Das ist doch mal ein wirklich guter Geheimtipp. Wurdest du bei der Wahl der Referendariatsstationen und später bei deinem Berufseinstieg vom EULISP beeinflusst?
Also zuerst habe ich promoviert. Danach im Referendariat war ich dann tatsächlich beim Landgericht in einer Kammer, die viel Urheberrechtsstreitigkeiten gemacht hat. In der Verwaltungsstation habe ich mich für das Bundeskartellamt in Bonn entschieden und dort in der IT-Abteilung gearbeitet. Damals hieß das noch EDV-Abteilung. In der Anwaltsstation habe ich in einer IT-Boutique gearbeitet, bei der ich nach dem Referendariat dann auch als Rechtsanwalt in Frankfurt angefangen habe. Dort konnte ich vor allen Dingen IT-Großprojekte und IT-Carve-Outs begleiten, was sich immer sehr spektakulär anhört, aber natürlich auch viel Due-Dilligence-Arbeit voraussetzt. Schließlich kam dann auch schon mein erstes Kind und irgendwie dauerhaft das immense Arbeitspensum abzuarbeiten, war dann nicht mehr ganz so familienkompatibel. Also habe ich mich nach einer beruflichen Alternative umgeschaut, in der ich IT-Recht auf einem hohen Niveau weitermachen konnte und habe dann auch schnell eine mittelständische Kanzlei gefunden, die schwerpunktmäßig Microsoft, Adobe und Banken beraten hat – in der konnte ich quasi ein bisschen von der anderen Seite aus arbeiten. Und was auch super war, ich durfte sowohl bei Microsoft, als auch später bei der ING-DiBa jeweils ein Jahr ein Secondment absolvieren. Da konnte ich schonmal ein bisschen schauen, wie man als Unternehmensjurist arbeitet.
Inzwischen arbeitest du bei VW in der Automobilindustrie, die sich mitten im digitalen Wandel befindet. Vielen Technikern sind die damit einhergehenden rechtlichen Belange vielleicht nicht unbedingt vertraut. Hast du die Erfahrung gemacht, dass du aufgrund deiner EULISP-Vorbildung einen besseren Draht zu den Naturwissenschaftler/-innen findest?

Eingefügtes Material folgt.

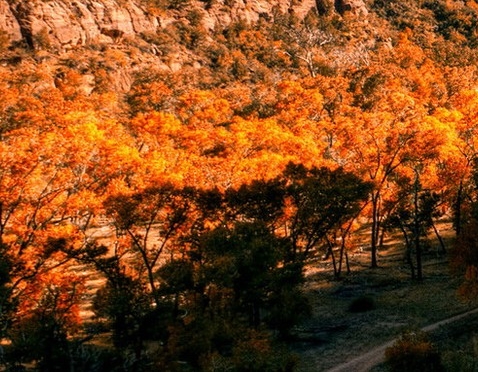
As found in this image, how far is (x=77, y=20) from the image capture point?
116 meters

Also total, ich glaube aber das liegt nicht direkt am EULISP, sondern vielleicht auch an dem Typ von Juristen und Juristinnen, die vom EULISP angezogen werden. Das sind in der Regel nicht die Juristen, die ausschließlich im stillen Kämmerlein arbeiten wollen. Ich glaube das Juristen, die IT-Recht machen, einfach ein anderer Menschenschlag sind, durchaus kommunikativer und mit einem besonderem Interesse an der Technik. Außerdem schaffen sie es, nicht ständig Fachvokabular zu verwenden. Also, wenn ich vorhin von Naturalrestitution oder ähnlichem geredet habe, das wird man in meiner Beratung nicht hören. Bei den Gesellschaftsrechtlern mag das vielleicht anders sein.

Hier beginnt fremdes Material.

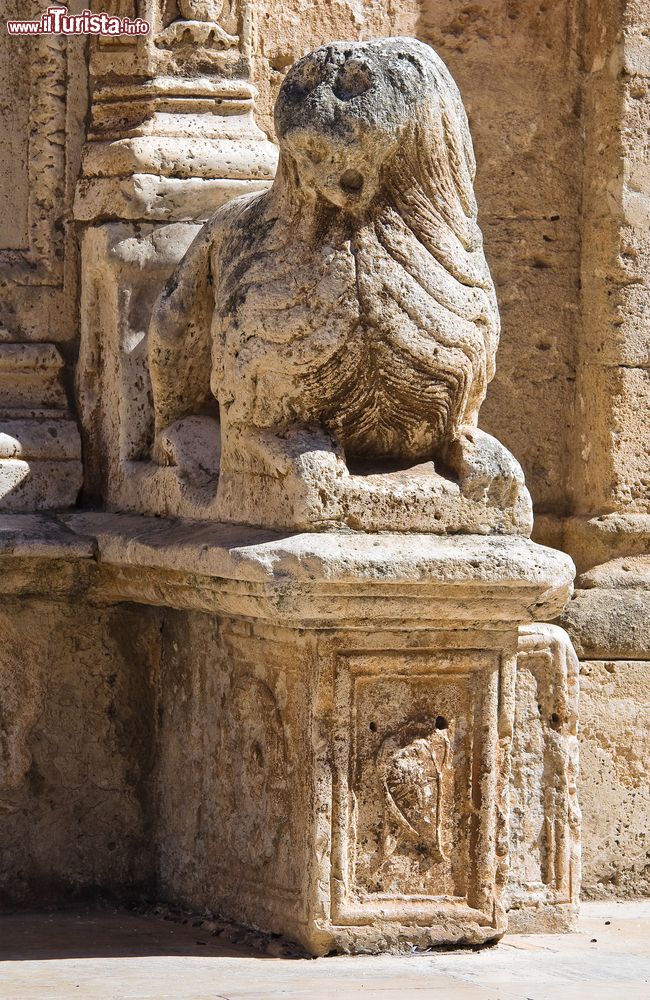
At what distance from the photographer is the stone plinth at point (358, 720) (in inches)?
171

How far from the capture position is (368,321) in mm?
4449

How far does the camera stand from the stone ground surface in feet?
13.8

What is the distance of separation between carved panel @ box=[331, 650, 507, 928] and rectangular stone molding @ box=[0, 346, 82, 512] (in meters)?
1.32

Eine wichtige Überschneidung zwischen Technikern und IT-Juristen bildet das Thema Open Source Software. Ist das auch ein Arbeitsschwerpunkt in der VW-Rechtsabteilung?
Das ist ein Riesenthema bei uns, weil niemand in die Copyleft-Falle treten will. Wir haben in der Rechtsabteilung Kollegen, die sind spezialisiert auf Open Source, die gucken sich das alles an. Bei uns wird auch jedes Produkt auf Open Source geprüft, also insbesondere auf Copyleft und mögliche Incompliances der verschiedenen Softwarelizenzen. Das ist aus meiner Sicht weiterhin eines der meistunterschätzten Themen, die wir so auf dem Markt haben. Ich glaube, viele wissen gar nicht, was da für Risiken in ihren Systemen schlummern. Nun gibt es inzwischen auch genug Open-Source-Trolle, die darauf aus sind mit Unterlassungsverfügungen zu drohen. Das ist natürlich ein reales Risiko.
Welche Bedeutung hatte das EULISP rückblickend für deinen Lebensweg?
Also ich muss ehrlich sagen, für mich war es schon einschneidend, weil ich eh schon in dieser IT-Schiene war, mich dann aber komplett darauf eingelassen habe und dadurch dann auch zum Doktor gekommen bin, zum ersten Job und es dann ging es immer so weiter. Von daher war das EULISP für mich eine Verfestigung der Richtung.